Jakarta (ANTARA News) - Setara Institute menilai bahwa mempertahankan peradilan militer untuk mengadili pelaku pidana umum yang melibatkan personel TNI adalah pelanggaran konstitusi.
Oknum TNI AD dari kesatuan Kostrad, Sersan Satu Yoyok Hadi menembak mati di tempat seorang warga sipil yang berprofesi sebgai tukang ojek Marsim alias Japra (40) hingga tewas di Cibinong, Kabupaten Bogor, Jawa Barat, Selasa (3/11), diduga karena bersenggolan dengan kendaraan mobil yang dibawanya.

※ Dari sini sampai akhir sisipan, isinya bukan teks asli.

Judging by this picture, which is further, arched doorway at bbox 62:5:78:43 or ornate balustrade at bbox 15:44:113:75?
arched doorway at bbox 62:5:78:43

"Mempertahankan peradilan militer untuk mengadili pelaku pidana umum yang melibatkan personel TNI adalah pelanggaran konstitusi. TNI adalah manusia biasa jika melakukan pidana umum," kata Ketua Setara Institute, Hendardi, di Jakarta, Kamis.
"Peradilan Militer hanya untuk mengadili jenis pidana militer bukan pidana umum yang dilakukan oleh militer," tambahnya.
Menurut Hendardi, karena peristiwa impunitas atas anggota TNI yang melakukan pidana umum ini berulang, UU Peradilan Militer harus diubah.
"Pemerintah dan DPR harus melakukan terobosan hukum, sambil menunggu proses legislasi di DPR," ujarnya.
Lebih lanjut, Hendardi mengatakan permintaan maaf Panglima TNI, Jenderal TNI Gatot Nurmantyo, atas peristiwa penembakan yang dilakukan oleh anggota Kostrad dan komitmen penyelenggaraan peradilan militer secara terbuka tidak cukup menunjukkan komitmen TNI untuk menuntaskan kasus-kasus pidana umum oleh personel TNI secara adil, transparan dan akuntabel.
"Masalah utama bukan terbuka atau tertutupnya pelaksanaan peradilan, tetapi justru pengingkaran asas equality before the law yang merupakan asas hukum dan peradilan yang dijamin konstitusi," jelasnya.